The logs/ directory contains the standard error and standard out of each cluster job generated during the build process. These log files are useful for debugging failures, but their diversity and format are beyond the scope of this documentation.

De Novo (optional)

Cufflinks has three modes: de novo, reference guided and reference only. This symlinked directory contains the output of Cufflinks run in the 'de novo' mode. All Cufflinks output files are well documented in the Cufflinks user manual: http://cufflinks.cbcb.umd.edu/manual.html#cufflinks_output

Reference Guided (optional)

Cufflinks has three modes: de novo, reference guided and reference only. This symlinked directory contains the output of Cufflinks run in the 'reference guided' mode. All Cufflinks output files are well documented in the Cufflinks user manual: http://cufflinks.cbcb.umd.edu/manual.html#cufflinks_output

Reference Only

Cufflinks has three modes: de novo, reference guided and reference only. This symlinked directory contains the output of Cufflinks run in the 'reference only' mode. All Cufflinks output files are well documented in the Cufflinks user manual: http://cufflinks.cbcb.umd.edu/manual.html#cufflinks_output

expression

The expression/ symlink points to the 'reference only' Cufflinks mode. This symlink exists simply to maintain backward compatibility with existing software.

Results

The results directory is a base-level directory to serve as a container for all build results. Newer pipelines use this convention and future results will be added to this directory

underlying_results

Name	Type	Description

| Symbolic Link | A symlink to each instrument data run of htseq-count.

per-instrument data result

Name	Type	Description
transcript-counts.tsv	Text File
transcript.err	Text File
gene-counts.tsv	Text File
gene.err	Text File

TopHat

All TopHat files are well documented in the TopHat user manual:

http://tophat.cbcb.umd.edu/manual.shtml#output

Cufflinks

All Cufflinks output files are well documented in the Cufflinks user manual:

http://cufflinks.cbcb.umd.edu/manual.html#cufflinks_output

Frequently Asked Questions

Why did the RNA-seq metrics report a large amount of intronic sequence?

http://www.biostars.org/p/42890/

How do I list the BAM location for a model?

Models do not have results of their own--they are merely a container for builds. Thus we need to select a build from the model. "last_succeeded_build" (and "last_complete_build", which is synonymous) give us the most recent build that completed successfully.
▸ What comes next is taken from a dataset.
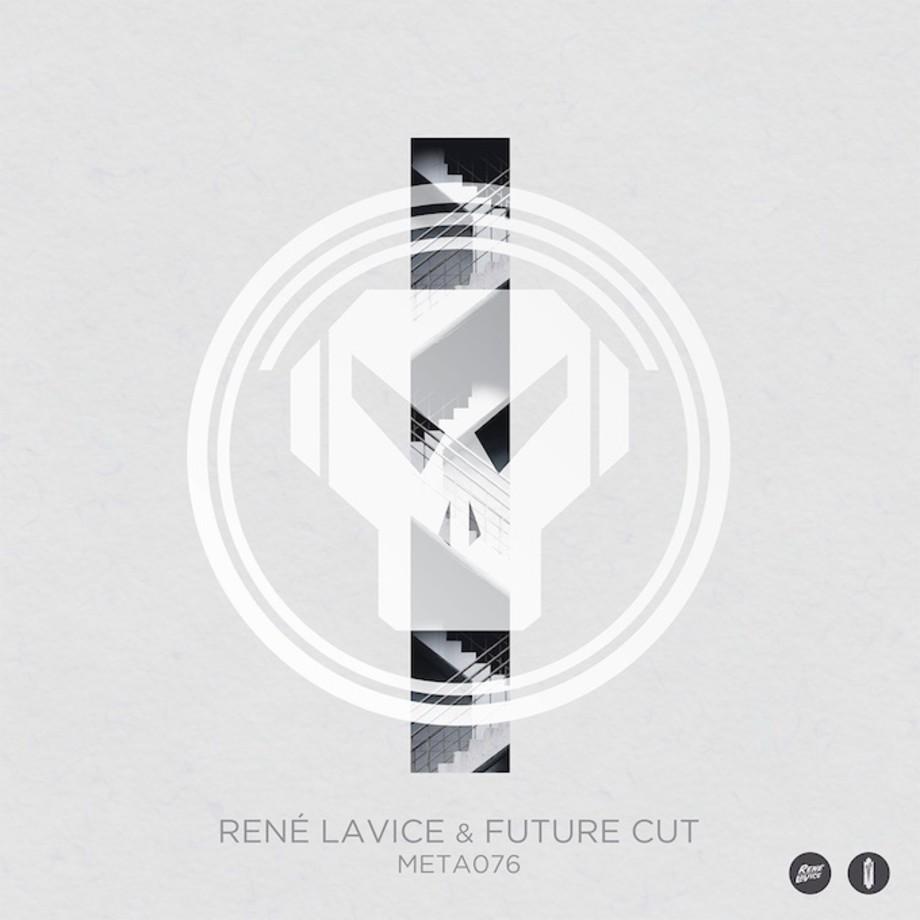Rene LaVice & Future Cut - META076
"whole_rmdup_bam_file" is something particular to reference alignment builds. Both reference alignment and rna-seq have a merged_alignment_result (which is itself a Genome::InstrumentData::AlignmentResult::Merged). Looking in that module we see that there is a bam_path accessor.

$ genome model list --filter id=abcd1234 --show id,name,last_complete_build.merged_alignment_result.bam_path

For strand specific library construction protocols, which settings do I use for each RNA-seq software tool? TopHat

http://tophat.cbcb.umd.edu/faq.shtml#library_type

Illumina specifically documents the library type in the Illumina RNA-seq Tophat Analysis (originally downloaded from http://www.illumina.com/documents/products/technotes/RNASeqAnalysisTopHat.pdf): "For the TruSeq RNA Sample Prep Kit, the appropriate library type is 'fr-unstranded'. For TruSeq stranded sample prep kits, the library type is specified as 'fr-firststrand'."

This blog post is also very informative: How to tell which library type to use (fr-firststrand or fr-secondstrand)?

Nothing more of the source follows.